→ **Task requirements**:
1. Reproduce the passage on the qualified business income deduction from "The deduction is limited to 100%" to "(Oct 3, 2014)".
2. List every distinct percentage that appears in the passage on the qualified business income deduction.
3. Carry the passage on the qualified business income deduction forward, starting after its final post.

[Opening Document segment section]

Qualified business income does not include IRC Section 707(c) guaranteed payments for services, amounts paid by S corporations that are treated as reasonable compensation of the taxpayer, or, to the extent provided in regulations, amounts paid or incurred for services by a partnership to a partner who is acting other than in his or her capacity as a partner.
Qualified business income does not include income involving the performance of services (i) in the fields of, among others, health, law, accounting consulting, financial services, brokerage services, or any trade or business where the principal asset of such trade or business is the reputation or skill of one or more of its employees or owners, or (ii) consisting of investing or investment management, trading, or dealing in securities, partnership interests or commodities.
Qualified business income includes (and, thus, the deduction is applicable to) only income that is effectively connected with the conduct of a trade or business within the United States.
The deduction is limited to 100% of the taxpayer's combined qualified business income (e.g., if the taxpayer has losses from certain qualified businesses that, in the aggregate, exceed the income generated from other qualified businesses, the taxpayer's deduction would be $0).
The deduction is limited to the greater of (i) 50% of the W-2 wages paid with respect to the trade or business or (ii) the sum of 25% of the W-2 wages paid with respect to the trade or business and 2.5% of the unadjusted basis, immediately after acquisition, of all depreciable property used in the qualified trade or business.


----------



## UberTaxPro (Oct 3, 2014)

ginseng41 said:


> Correct but there are about a million changes depending on which classification a pass through is, as well and certain deductions are treated differently. And certain benefits for corporations vs partnerships vs sole proprietorships. It's a mess


It was mess before, it's a different mess now, it will always be a mess! Other than certain pass thrus not being included like accounting, law and health care in the new 20% deduction and the 20% deduction itself, I'm not seeing the million changes that your talking about for pass thru entities in the new law. Maybe you could be more specific.

[Closing Document segment section]
[Opening Recorded information section]

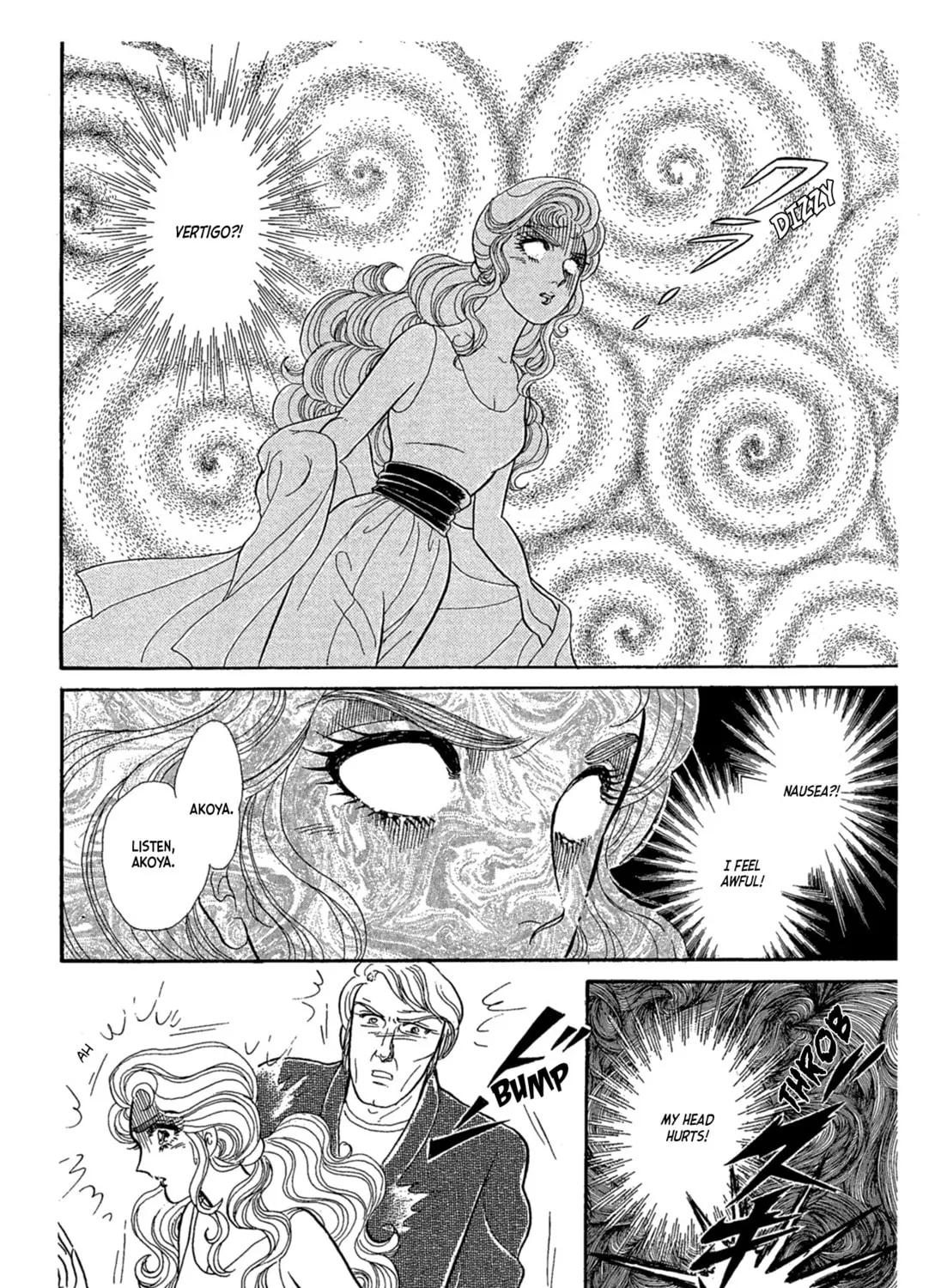 Glass no Kamen Chapter 239 page 3 -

[Closing Recorded information section]

→ **Results in order**:
1.
The deduction is limited to 100% of the taxpayer's combined qualified business income (e.g., if the taxpayer has losses from certain qualified businesses that, in the aggregate, exceed the income generated from other qualified businesses, the taxpayer's deduction would be $0).
The deduction is limited to the greater of (i) 50% of the W-2 wages paid with respect to the trade or business or (ii) the sum of 25% of the W-2 wages paid with respect to the trade or business and 2.5% of the unadjusted basis, immediately after acquisition, of all depreciable property used in the qualified trade or business.


----------



## UberTaxPro (Oct 3, 2014)

2. 100%, 50%, 25%, 2.5%, 20%

3.
Here's a good comparison of all the changes for you...
https://www.taxbuzz.com/blog/tax-reform-side-by-side-comparison-current-law-to-new-tax-law


----------



## SteveNBham (Dec 30, 2015)

Ubertaxpro,

If I cashed out via express pay right before midnight and stopped driving, then would all that money count in 2017 along with mileage deductions. The money would go on 2017 1099 right? Or would I still show the income of one week in 2018, but without the mileage deduction.


----------



## UberTaxPro (Oct 3, 2014)

SteveNBham said:


> Ubertaxpro,
> 
> If I cashed out via express pay right before midnight and stopped driving, then would all that money count in 2017 along with mileage deductions. The money would go on 2017 1099 right? Or would I still show the income of one week in 2018, but without the mileage deduction.


There's two accounting methods accrual and cash. On your schedule c you'll choose which method you used. If you used the cash method it will all go on 2017 if you cash out now. Most Uber drivers use the cash method. With the accrual method, income and expenses are recorded when you incur the income and expense, not necessarily when you receive the money.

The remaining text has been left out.